L'aéroport d'Orly a un peu plus de chance : l'arrivée du métro - la ligne 14 - y suscite moins de polémiques qu'à Roissy, avec la ligne 17 et CDG Express. Pourtant, la création de la ligne 18 vers Saint Quentin en Yvelines reste toujours aussi décriée pour son surdimensionnement, même avec le développement du plateau de Saclay.

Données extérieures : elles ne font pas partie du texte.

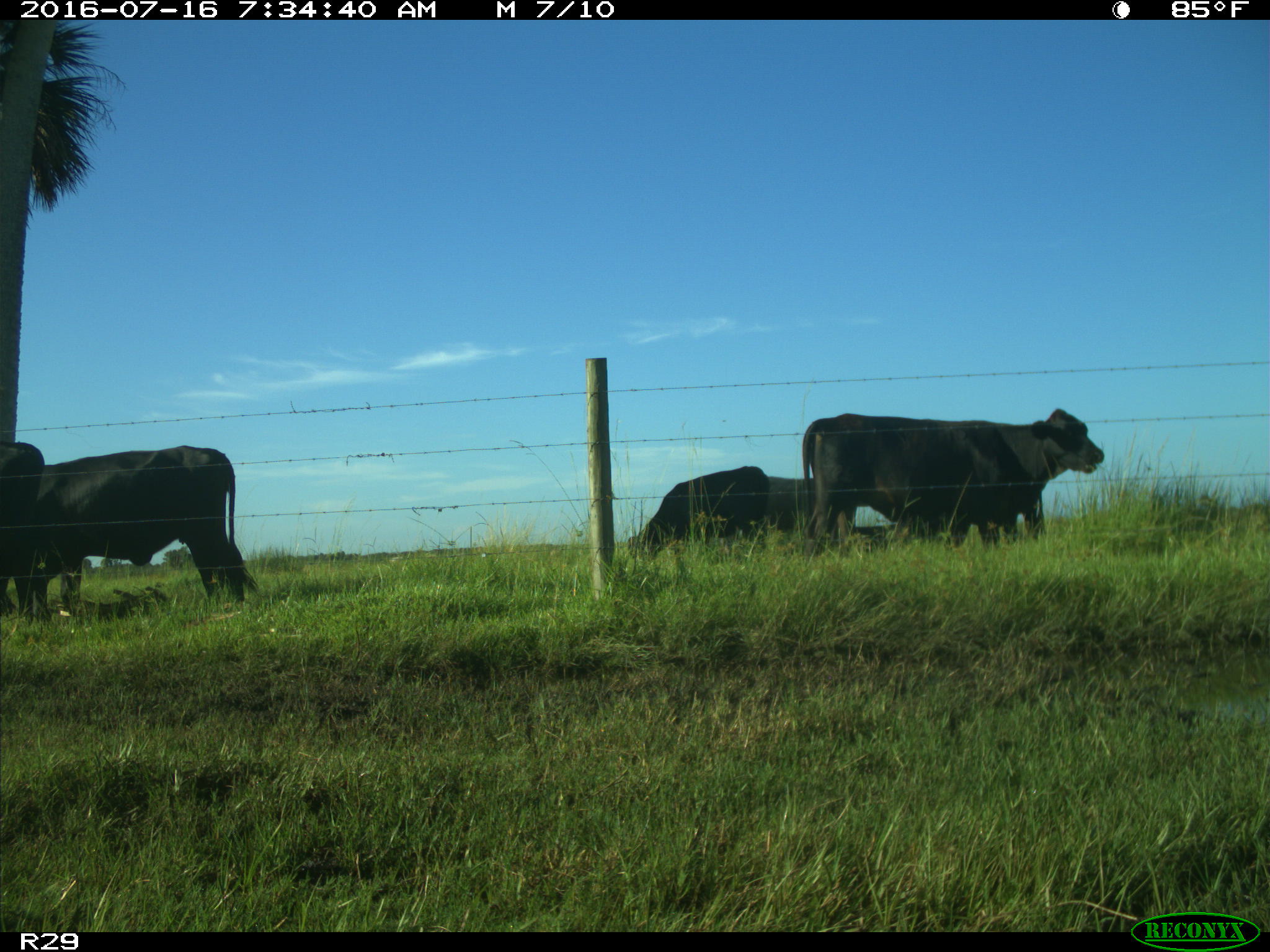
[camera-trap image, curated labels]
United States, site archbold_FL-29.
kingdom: Animalia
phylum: Chordata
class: Mammalia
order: Artiodactyla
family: Bovidae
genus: Bos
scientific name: Bos taurus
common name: domestic cow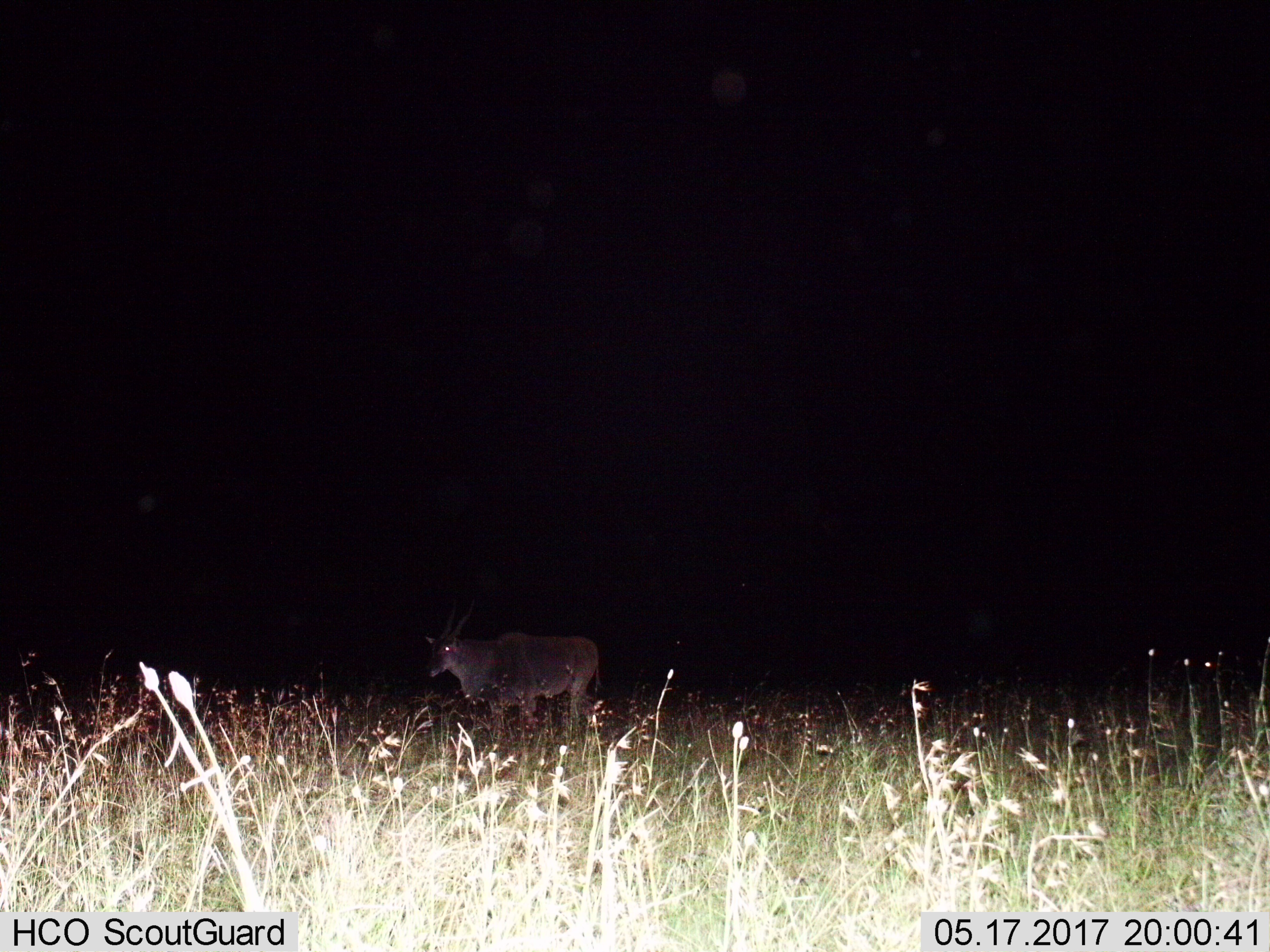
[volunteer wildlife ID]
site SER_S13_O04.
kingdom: Animalia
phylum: Chordata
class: Mammalia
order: Artiodactyla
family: Bovidae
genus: Tragelaphus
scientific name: Tragelaphus oryx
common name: eland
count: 1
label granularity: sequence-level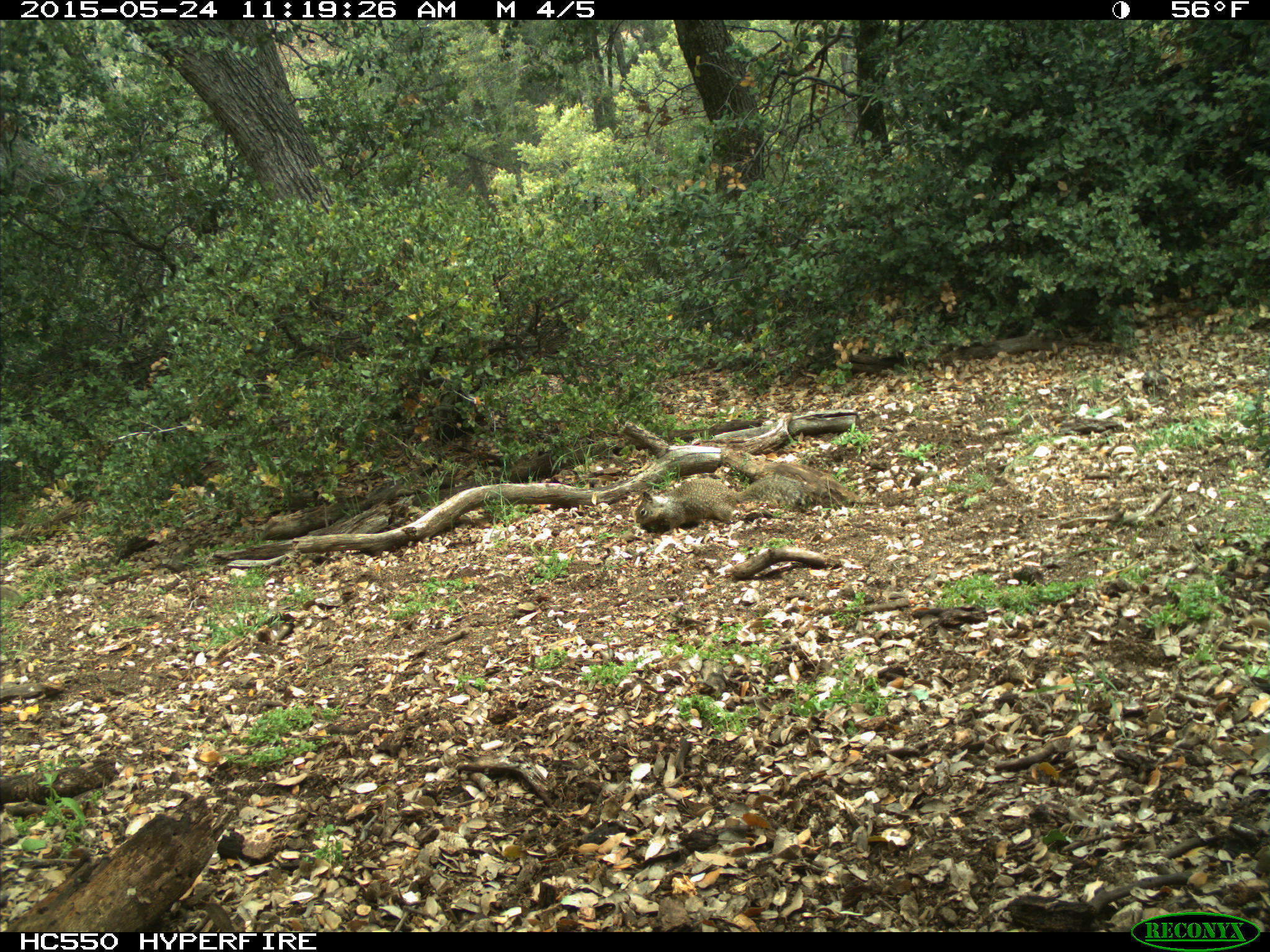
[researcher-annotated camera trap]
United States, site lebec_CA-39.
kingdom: Animalia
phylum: Chordata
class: Mammalia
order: Rodentia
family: Sciuridae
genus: Otospermophilus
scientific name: Otospermophilus beecheyi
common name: california ground squirrel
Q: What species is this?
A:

Cependant, Orly souffre encore aujourd'hui de ne pas disposer de liaison directe rapide vers le centre de Paris, autrement que par autobus. Le RER C le tangente par le nord, imposant une correspondance par autobus qui n'est pas vraiment flatteuse, s'ajoutant à la réputation de lenteur de cette ligne. Orlyval devait apporter une réponse, mais elle a tourné au fiasco financier et rabat les voyageurs vers un RER B de plus en plus en proie à la saturation. Autant dire que la ligne 14 est attendue avec impatience... mais il va falloir être patient et prudent, car cette ligne, qui devient l'aspirine de tous les maux des transports franciliens, voit tout juste les tunneliers entrer en action. Autant dire qu'une mise en service mi-2024, pour les Jeux Olympiques, est un objectif très ambitieux...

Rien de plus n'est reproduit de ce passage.